Sudhakar Reddy Bonthu, 44, used nonpublic information to determine Equifax had been breached last year before any public announcement and then bought put options that he exercised for a profit of more than $75,000 after the breach was announced, according to a court filing.
Bonthu, an Indian citizen, entered a not guilty plea Thursday before U.S. Magistrate Judge Alan Baverman, who indicated the case would be referred to a U.S. district judge for a guilty plea at a later date. Bonthu was allowed to remain free on a $20,000 signature bond, which means he doesn’t have to pay anything unless he fails to appear for hearings.
Bonthu’s attorney, Chelsea Thomas, declined to comment after the hearing.
Bonthu is the second former employee of the Atlanta-based credit reporting company to face insider trading charges related to last year’s data breach. Jun Ying, former chief information officer of Equifax’s U.S. Information Solutions, was indicted in March. The Securities and Exchange Commission on Wednesday also charged Ying with insider trading. Ying has pleaded not guilty.
“Upon learning of potential trading activity by Mr. Bonthu, we immediately launched a review of his trading activity and separated him from our company after he declined to cooperate with our inquiry,” Equifax said in an emailed statement, adding that the company is fully cooperating with the SEC and the Department of Justice.
A total of about 147.9 million Americans have been affected by Equifax’s data breach, which was disclosed to the public Sept. 7.
From mid-May through July in 2017, unknown individuals accessed some of Equifax’s databases without authorization, acquiring names, Social Security numbers, birth dates, addresses and, in some cases, driver’s license numbers, the court filings says.
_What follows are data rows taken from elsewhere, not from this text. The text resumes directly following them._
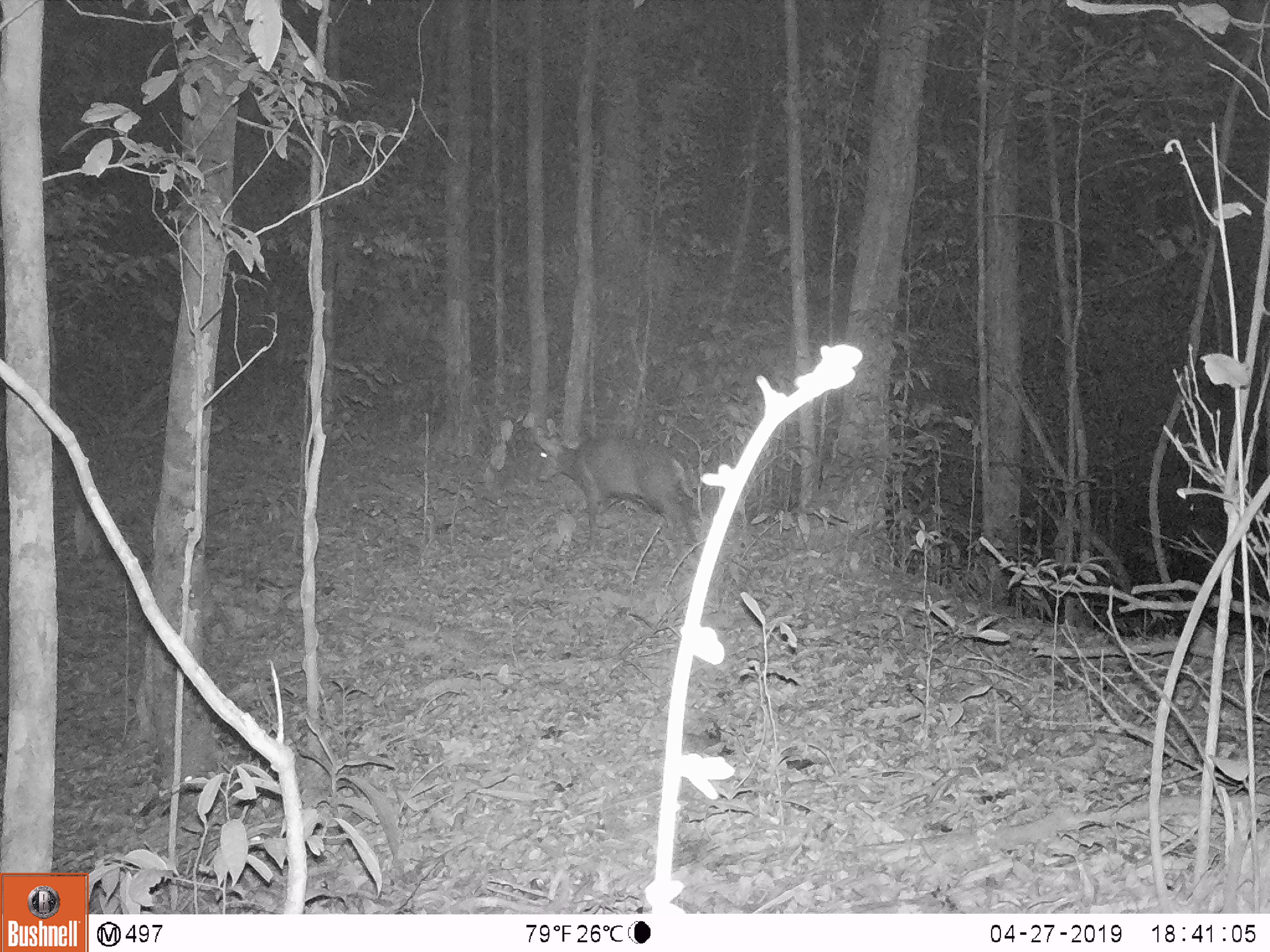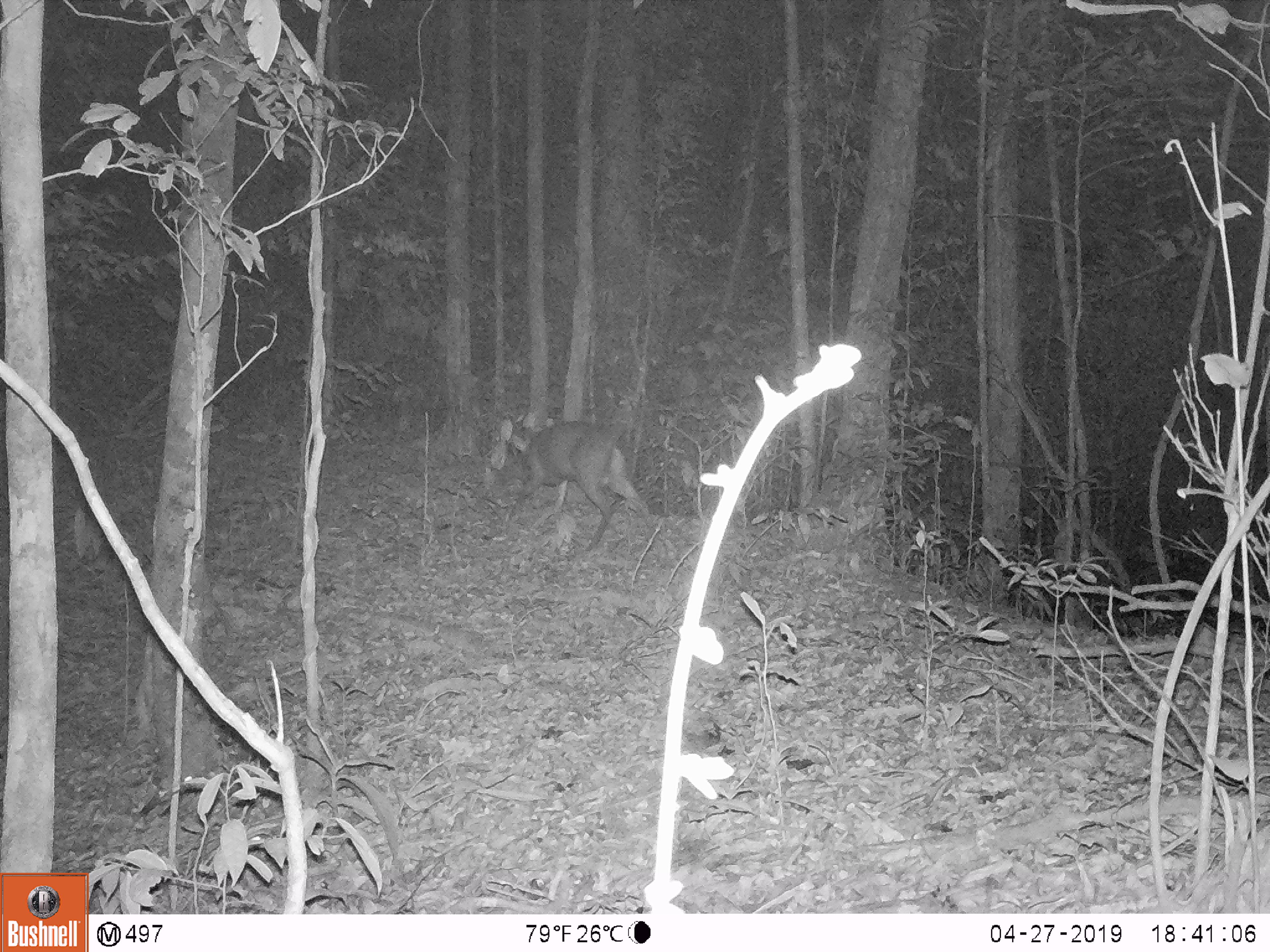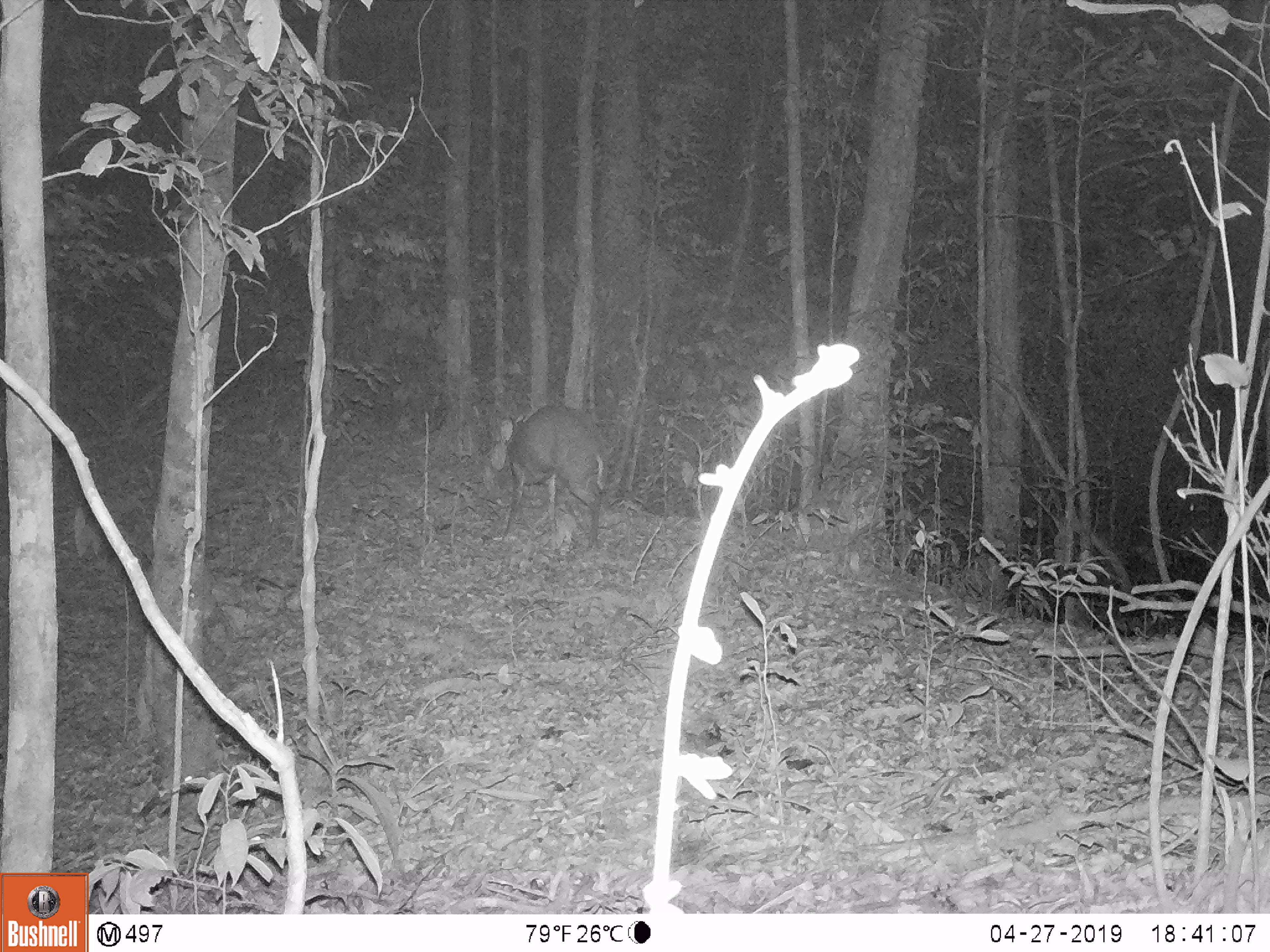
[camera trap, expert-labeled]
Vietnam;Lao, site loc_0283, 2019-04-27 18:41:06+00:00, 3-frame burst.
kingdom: Animalia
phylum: Chordata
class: Mammalia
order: Artiodactyla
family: Cervidae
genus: Muntiacus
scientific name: Muntiacus rooseveltorum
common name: roosevelt's muntjac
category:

Federal authorities say Equifax discovered the suspicious activity on its network on July 29.
In mid-August, the company imposed a trading blackout date for employees who were aware of the breach.
On Aug. 25, Bonthu and other Equifax employees were asked to help respond to the breach, though they were told the work involved a potential Equifax customer, not Equifax itself, the court filing says. He was told the target date for announcing the breach was Sept. 6. On Sept. 1, Bonthu used his wife’s brokerage account to buy 86 put options in Equifax stock that expired Sept. 15, the court filing says. Put options allow the holder to make a profit if the stock price drops.
Equifax shares plunged in value after the company disclosed the breach Sept. 7. Bonthu exercised his put options for a profit of more than $75,000, the court filing says.
Bonthu told a colleague he had figured out it was Equifax that had been breached before the information was public, prosecutors say.
“The integrity of the stock markets are jeopardized when greedy individuals who are entrusted with nonpublic information use the knowledge for their benefit,” U.S. Attorney Byung J. Pak said in an emailed statement.
Equifax Chief Financial Officer John Gamble and three other executives sold shares worth a combined $1.8 million days after Equifax discovered suspicious activity on its network, but Equifax said an independent committee determined that these executives did not know of the breach when their trades were made.